Za stołem jury „Mam talent” siedzi urocza kobieta – Małgorzata Foremniak. Nie można jednak dać się zwieść pozorom – ta drobna blondynka potrafi pokazać prawdziwe pazurki. Wprawdzie jest chyba najłagodniejszym z jurorów i to właśnie od niej uczestnicy prawie zawsze mogą usłyszeć jakąś pochwałę czy słowa pocieszenia, ale z drugiej strony potrafi powiedzieć, kiedy coś jej się nie podoba. Na szczęście robi to w bardzo uprzejmy i dyplomatyczny sposób, w przeciwieństwie do pozostałych jurorów „Mam talent”. Małgosia potrafi także zaszaleć – na przykład podczas castingów wskoczyć nagle na scenę i zatańczyć lub zaśpiewać z jakimś uczestnikiem, czym szokowała już wielokrotnie – widać, że lubi się dobrze bawić.
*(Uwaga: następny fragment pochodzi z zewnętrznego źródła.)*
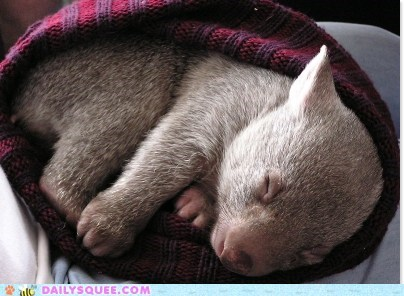 baby hat nap sleeping squee spree Wombat - 6453760768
Opinie o Małgorzacie Foremniak jako jury w Mam Talent
Uczestnicy mogą także zawsze liczyć na to, że będzie do nich przychylnie nastawiona jeśli tylko ją czymś wzruszą, chociażby tym, że przyprowadzą ze sobą ukochanego, ukochaną, czy małe dziecko. Niestety talent lub jego brak schodzą wtedy na dalszy plan, bo Małgosia jest osobą bardzo wrażliwą i uczuciową, w związku z czym łaskawszym okiem spojrzy na pięciolatka grającego na fortepianie niż piętnastolatka wykonującego o niebo lepiej ten sam utwór.
Ale takie już są prawa kobiet, a jury nie musi przecież być obiektywne. Nie wszyscy też zgadzają się zawsze z opiniami jurorów, ale jedno jest pewne – Foremniak nigdy nikogo swoją opinią nie skrzywdziła. Są one wyważone i w miarę obiektywne, a jeśli już przesadzone w którąś stronę to tylko zbyt pozytywne. Małgosia jest takim dobrym duchem całego programu.